The following is a summary of “[68Ga]Ga‑PSMA‑617 PET-based radiomics model to identify candidates for active surveillance amongst patients with GGG 1–2 prostate cancer at biopsy,” published in the July 2024 issue of Oncology by Yang et al.
The objective of this study was to develop a radiomics-based model utilizing [68Ga]Ga-PSMA PET/CT to predict postoperative adverse pathology (AP) in patients with biopsy Gleason Grade Group (GGG) 1–2 prostate cancer (PCa), thereby assisting in the selection of candidates for active surveillance (AS).
A cohort of 75 men diagnosed with biopsy GGG 1–2 PCa who subsequently underwent radical prostatectomy (RP) was enrolled in this study. The patients were randomly assigned to either a training group (70%) or a testing group (30%). Radiomics features were extracted from [68Ga]Ga-PSMA PET scans of the entire prostate. These features were then selected using the minimum redundancy maximum relevance algorithm and the least absolute shrinkage and selection operator regression model. Prediction models were constructed through logistic regression analyses. These models’ diagnostic value, clinical utility, and predictive accuracy were assessed using receiver operating characteristic (ROC) curves, decision curve analysis (DCA), and calibration curves, respectively.
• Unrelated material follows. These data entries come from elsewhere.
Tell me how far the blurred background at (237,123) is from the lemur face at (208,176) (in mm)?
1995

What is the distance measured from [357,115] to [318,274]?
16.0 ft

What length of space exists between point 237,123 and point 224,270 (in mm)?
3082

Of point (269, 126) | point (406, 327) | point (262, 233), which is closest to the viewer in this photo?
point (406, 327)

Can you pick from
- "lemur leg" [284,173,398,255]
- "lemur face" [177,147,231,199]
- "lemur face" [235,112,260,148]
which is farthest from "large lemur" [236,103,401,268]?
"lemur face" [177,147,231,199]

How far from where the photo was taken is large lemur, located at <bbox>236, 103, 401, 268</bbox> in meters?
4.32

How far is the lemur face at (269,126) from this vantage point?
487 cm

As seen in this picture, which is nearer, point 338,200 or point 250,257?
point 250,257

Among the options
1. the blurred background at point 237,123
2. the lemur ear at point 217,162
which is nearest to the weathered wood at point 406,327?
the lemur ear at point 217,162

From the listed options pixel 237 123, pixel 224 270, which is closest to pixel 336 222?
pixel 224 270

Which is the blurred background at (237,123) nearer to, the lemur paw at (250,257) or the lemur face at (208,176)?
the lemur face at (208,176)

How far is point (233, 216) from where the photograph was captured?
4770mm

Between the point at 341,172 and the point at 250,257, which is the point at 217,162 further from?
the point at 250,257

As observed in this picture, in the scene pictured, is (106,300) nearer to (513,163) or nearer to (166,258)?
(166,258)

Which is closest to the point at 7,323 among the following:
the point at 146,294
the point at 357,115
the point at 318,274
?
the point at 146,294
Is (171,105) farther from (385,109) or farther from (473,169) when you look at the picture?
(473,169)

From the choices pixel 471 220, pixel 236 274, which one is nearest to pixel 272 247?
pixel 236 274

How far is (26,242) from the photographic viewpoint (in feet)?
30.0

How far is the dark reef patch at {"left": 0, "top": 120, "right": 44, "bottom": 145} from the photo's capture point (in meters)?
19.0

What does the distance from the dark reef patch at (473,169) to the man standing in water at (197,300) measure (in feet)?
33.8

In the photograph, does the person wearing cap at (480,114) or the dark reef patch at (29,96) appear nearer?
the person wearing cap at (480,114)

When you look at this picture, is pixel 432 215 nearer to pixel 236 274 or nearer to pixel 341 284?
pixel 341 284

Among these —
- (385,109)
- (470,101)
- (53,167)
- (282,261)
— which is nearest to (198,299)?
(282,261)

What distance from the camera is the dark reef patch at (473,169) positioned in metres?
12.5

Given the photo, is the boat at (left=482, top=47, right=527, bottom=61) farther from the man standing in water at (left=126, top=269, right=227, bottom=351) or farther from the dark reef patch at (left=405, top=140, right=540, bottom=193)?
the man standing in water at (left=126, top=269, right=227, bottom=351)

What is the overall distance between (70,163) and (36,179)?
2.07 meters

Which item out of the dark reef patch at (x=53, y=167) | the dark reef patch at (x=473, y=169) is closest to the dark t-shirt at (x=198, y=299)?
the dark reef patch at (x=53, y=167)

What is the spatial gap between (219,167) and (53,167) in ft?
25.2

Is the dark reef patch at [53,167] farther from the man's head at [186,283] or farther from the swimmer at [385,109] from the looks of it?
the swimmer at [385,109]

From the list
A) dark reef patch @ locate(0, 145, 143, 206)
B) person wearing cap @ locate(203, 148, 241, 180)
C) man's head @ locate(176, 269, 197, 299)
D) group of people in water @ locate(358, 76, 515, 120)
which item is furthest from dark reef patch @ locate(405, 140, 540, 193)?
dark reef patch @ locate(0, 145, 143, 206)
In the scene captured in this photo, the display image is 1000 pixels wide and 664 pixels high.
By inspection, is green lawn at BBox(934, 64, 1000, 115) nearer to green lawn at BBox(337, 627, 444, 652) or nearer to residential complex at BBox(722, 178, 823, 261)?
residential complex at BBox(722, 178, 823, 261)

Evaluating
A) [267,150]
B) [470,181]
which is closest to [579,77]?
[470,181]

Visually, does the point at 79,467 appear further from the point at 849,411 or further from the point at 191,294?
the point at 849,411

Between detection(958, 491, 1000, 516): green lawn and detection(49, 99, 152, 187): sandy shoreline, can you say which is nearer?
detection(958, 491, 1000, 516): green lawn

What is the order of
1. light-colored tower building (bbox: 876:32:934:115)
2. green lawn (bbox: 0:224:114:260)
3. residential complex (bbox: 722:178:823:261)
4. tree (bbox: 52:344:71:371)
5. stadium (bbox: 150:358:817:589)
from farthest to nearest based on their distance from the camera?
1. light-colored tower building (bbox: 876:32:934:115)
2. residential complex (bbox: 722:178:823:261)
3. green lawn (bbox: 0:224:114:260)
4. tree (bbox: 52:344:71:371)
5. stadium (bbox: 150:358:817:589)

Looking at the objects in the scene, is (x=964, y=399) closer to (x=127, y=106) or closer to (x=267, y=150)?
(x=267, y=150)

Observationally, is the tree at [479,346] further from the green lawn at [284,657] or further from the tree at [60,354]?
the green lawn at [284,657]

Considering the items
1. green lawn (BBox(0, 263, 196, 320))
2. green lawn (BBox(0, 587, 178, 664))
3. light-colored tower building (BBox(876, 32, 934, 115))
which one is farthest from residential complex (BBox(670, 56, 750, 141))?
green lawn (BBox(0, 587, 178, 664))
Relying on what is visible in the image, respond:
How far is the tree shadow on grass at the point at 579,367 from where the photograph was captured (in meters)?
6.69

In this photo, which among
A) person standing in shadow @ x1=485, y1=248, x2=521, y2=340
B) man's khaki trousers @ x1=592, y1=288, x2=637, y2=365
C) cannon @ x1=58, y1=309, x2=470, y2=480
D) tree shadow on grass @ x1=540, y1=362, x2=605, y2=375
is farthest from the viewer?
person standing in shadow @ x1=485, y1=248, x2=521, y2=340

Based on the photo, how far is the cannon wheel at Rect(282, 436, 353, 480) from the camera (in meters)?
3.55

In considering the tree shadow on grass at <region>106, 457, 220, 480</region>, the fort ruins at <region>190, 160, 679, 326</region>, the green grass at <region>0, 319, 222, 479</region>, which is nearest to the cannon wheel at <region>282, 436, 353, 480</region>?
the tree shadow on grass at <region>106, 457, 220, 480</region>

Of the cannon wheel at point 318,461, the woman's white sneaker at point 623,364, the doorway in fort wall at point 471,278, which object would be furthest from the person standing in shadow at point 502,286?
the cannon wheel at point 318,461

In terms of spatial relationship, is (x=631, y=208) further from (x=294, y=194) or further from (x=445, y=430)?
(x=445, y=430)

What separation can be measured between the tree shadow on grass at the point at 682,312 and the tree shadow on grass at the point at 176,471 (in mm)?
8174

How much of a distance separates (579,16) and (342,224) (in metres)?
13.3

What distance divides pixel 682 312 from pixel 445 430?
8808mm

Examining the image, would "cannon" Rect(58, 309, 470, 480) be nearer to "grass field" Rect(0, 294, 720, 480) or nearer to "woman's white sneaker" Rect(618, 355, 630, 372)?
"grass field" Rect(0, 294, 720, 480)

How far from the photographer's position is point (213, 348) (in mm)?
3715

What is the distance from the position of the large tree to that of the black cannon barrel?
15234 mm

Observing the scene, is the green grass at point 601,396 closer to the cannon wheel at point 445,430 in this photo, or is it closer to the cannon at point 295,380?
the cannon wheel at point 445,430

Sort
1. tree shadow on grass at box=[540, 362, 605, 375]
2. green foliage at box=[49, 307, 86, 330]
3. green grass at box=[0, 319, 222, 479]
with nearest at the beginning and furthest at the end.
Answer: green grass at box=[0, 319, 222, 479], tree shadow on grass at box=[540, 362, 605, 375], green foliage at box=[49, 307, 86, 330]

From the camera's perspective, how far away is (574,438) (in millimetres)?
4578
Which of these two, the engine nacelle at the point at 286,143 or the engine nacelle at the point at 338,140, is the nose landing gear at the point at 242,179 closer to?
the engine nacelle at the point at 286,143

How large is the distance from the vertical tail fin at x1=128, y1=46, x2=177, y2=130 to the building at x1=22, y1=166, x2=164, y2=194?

Of the 75 patients, 30 were confirmed to have AP through RP. The clinical model demonstrated an area under the curve (AUC) of 0.821 (95% CI: 0.695–0.947) in the training set and 0.795 (95% CI: 0.603–0.987) in the testing set. The radiomics model achieved AUC values of 0.830 (95% CI: 0.720–0.941) in the training set and 0.829 (95% CI: 0.624–1.000) in the testing set. Notably, the combined model, which integrated the Radiomics score (Radscore) and the ratio of free prostate-specific antigen (FPSA) to total prostate-specific antigen (TPSA), exhibited superior diagnostic efficacy, with AUC values of 0.875 (95% CI: 0.780–0.970) in the training set and 0.872 (95% CI: 0.678–1.000) in the testing set. Decision curve analysis revealed that the net benefits of the combined and radiomics models were higher than those of the clinical model alone.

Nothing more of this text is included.